Effects of the Invention As described above, the present invention provides a flow divider that is provided at the outlet end of a flow path in a pipe and disperses the flow from the central axis of the flow path toward the outer wall of the flow path, and a flow divider that is installed near the downstream side of the flow path. an enlarged nozzle configured with a guide wall having an outlet smaller than an outer diameter dimension of the flow divider and having a gradually expanding shape downstream from the outlet; the enlarged nozzle and the bottom surface of the flow divider a control rod that is provided between the control rod and the control rod that supports the flow divider and is built inside the expanding nozzle and is independently stored or extended to freely tilt the flow divider in any direction and at any angle; By providing this, the flow can be converged, freely deflected in any direction and at any angle, and blown out. Furthermore, since there is no flat plate or the like that disturbs the flow upstream of the blowout flow, the blowout flow exiting the enlarged nozzle shows good adhesion to the guide wall due to the Coanda effect, and deflection can be obtained over a wide angle and a wide range. Moreover,
Due to the action of the flow divider's throttle, the flow passing through the center of the flow path becomes a bias flow, which ensures reliable adhesion to the guide wall, improving deflection characteristics and reducing turbulence noise. can do.
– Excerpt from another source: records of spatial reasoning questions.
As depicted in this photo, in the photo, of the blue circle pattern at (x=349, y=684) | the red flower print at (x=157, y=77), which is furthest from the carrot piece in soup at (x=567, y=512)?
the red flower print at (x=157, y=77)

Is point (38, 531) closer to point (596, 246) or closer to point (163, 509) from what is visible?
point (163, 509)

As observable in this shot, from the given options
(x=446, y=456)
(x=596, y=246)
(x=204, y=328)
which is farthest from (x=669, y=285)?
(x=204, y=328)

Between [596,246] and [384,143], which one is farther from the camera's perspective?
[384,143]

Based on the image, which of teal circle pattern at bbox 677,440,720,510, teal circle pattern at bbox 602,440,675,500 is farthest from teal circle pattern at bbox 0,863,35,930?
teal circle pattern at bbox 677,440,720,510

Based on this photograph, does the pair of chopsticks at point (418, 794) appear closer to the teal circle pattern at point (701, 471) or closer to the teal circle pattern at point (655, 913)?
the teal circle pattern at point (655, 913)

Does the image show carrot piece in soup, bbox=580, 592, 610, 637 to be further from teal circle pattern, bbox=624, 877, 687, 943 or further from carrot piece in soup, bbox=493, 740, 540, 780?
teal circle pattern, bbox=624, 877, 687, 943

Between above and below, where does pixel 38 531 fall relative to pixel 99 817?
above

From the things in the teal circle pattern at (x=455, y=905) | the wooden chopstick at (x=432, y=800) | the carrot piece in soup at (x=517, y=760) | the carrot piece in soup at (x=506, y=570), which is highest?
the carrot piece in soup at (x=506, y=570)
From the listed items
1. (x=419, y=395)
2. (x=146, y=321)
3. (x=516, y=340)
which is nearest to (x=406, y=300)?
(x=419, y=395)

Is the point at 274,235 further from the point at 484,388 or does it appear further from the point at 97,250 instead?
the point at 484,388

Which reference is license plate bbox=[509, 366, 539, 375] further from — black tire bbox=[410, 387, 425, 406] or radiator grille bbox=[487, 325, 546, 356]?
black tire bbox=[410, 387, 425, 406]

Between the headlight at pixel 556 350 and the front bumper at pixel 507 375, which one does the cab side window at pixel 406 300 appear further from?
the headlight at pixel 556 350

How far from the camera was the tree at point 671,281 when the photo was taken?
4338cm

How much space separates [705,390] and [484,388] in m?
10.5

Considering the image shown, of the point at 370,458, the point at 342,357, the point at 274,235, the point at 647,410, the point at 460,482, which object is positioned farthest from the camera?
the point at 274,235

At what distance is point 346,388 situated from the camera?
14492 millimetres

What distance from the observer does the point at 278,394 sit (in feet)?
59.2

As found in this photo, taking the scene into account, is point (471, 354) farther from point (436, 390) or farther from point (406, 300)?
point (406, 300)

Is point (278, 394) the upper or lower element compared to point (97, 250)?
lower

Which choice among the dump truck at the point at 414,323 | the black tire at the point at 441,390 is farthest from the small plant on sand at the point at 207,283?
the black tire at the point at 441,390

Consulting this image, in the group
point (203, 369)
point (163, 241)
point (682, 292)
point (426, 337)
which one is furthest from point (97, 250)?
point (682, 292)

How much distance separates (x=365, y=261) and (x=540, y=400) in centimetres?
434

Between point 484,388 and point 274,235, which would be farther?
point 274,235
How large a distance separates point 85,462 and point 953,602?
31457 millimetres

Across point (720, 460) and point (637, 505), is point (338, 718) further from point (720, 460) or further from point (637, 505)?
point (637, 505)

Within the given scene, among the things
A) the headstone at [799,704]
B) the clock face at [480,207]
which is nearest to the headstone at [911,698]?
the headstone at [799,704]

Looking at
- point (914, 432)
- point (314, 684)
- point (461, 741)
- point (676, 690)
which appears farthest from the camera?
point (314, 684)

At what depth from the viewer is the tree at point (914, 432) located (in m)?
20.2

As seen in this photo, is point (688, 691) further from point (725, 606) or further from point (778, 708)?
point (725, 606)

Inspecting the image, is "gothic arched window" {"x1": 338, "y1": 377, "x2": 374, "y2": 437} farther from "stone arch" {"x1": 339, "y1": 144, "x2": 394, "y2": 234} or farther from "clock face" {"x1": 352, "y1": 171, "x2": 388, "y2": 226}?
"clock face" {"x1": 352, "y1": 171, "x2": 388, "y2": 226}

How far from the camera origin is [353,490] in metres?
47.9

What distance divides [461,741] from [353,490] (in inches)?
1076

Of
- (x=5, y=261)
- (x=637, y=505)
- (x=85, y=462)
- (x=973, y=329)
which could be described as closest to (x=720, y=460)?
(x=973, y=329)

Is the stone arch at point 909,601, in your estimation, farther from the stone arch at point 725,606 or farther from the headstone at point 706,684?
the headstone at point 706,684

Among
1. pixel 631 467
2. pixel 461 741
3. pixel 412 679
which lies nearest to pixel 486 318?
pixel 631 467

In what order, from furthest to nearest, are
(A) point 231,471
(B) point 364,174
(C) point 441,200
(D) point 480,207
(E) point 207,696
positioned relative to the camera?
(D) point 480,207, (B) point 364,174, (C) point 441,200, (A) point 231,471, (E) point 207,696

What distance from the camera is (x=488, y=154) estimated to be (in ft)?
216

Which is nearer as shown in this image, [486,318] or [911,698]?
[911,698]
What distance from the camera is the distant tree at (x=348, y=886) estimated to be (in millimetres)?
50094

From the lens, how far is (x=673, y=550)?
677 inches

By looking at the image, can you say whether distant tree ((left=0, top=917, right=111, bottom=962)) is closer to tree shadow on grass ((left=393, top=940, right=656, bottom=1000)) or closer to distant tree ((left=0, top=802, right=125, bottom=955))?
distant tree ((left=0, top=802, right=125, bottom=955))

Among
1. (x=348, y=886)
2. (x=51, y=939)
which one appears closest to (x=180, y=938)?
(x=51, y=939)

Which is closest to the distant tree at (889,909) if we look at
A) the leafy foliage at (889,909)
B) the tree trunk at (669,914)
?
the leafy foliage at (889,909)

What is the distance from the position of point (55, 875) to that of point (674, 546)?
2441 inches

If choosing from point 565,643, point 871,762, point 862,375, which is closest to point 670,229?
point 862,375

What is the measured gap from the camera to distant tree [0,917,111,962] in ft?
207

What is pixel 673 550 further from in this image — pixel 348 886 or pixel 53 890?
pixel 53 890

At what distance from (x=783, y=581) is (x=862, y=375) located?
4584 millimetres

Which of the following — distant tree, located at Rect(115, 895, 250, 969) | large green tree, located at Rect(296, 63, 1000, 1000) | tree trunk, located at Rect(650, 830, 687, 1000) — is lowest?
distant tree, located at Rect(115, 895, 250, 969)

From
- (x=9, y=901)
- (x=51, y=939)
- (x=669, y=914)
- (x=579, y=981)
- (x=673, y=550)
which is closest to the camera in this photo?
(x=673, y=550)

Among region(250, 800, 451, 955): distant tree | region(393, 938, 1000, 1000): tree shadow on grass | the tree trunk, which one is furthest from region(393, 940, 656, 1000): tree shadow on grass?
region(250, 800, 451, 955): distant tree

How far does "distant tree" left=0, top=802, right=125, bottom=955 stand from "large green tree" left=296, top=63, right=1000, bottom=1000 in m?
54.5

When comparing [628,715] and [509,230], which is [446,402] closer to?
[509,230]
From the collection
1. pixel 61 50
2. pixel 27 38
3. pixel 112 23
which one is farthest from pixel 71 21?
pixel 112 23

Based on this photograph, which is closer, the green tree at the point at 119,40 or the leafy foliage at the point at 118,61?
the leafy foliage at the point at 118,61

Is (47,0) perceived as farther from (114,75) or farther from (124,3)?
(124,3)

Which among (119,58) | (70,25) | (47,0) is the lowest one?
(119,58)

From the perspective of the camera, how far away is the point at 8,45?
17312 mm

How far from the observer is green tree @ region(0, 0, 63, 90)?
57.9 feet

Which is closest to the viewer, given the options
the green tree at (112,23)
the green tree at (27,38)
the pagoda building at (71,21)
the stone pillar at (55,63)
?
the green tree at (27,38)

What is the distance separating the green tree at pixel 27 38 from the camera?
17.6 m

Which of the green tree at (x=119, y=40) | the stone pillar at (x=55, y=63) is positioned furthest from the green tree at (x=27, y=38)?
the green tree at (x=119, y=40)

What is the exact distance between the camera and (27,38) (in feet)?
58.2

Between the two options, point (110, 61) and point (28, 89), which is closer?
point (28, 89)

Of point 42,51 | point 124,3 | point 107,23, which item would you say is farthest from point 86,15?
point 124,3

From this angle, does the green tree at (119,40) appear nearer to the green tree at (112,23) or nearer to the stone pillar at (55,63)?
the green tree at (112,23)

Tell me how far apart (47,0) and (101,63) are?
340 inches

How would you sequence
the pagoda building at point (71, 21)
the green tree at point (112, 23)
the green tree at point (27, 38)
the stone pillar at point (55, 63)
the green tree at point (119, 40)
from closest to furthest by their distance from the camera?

[Brief explanation of drawings]

FIG. 1 is a perspective view of a flow direction control device according to an embodiment of the present invention, FIGS. 2 to 5 are explanatory diagrams of operations for blowing air in different directions in the same flow direction control device, and FIG. A front sectional view of a conventional flow direction control device, and FIG. 7 is a side sectional view of the same flow direction control device. 5... Expansion nozzle, 6... Channel outer wall, 7... Air outlet, 8... Guide wall, 9... Flow divider, 12... Stationary blade.

Claims (1)

[Claims] 1 A flow divider that is provided at the outlet end of the flow path in the pipe and disperses the flow from the central axis of the flow path toward the outer wall of the flow path, and a flow divider that is installed near the downstream side of the flow path and that is an enlarged nozzle having a small air outlet and a guide wall that gradually expands downstream from the air outlet; and an enlarged nozzle provided between the enlarged nozzle and the bottom surface of the flow divider, a control rod that supports and is built into the expanding nozzle, and is independently retracted or extended to freely tilt the flow divider in any direction and at any angle.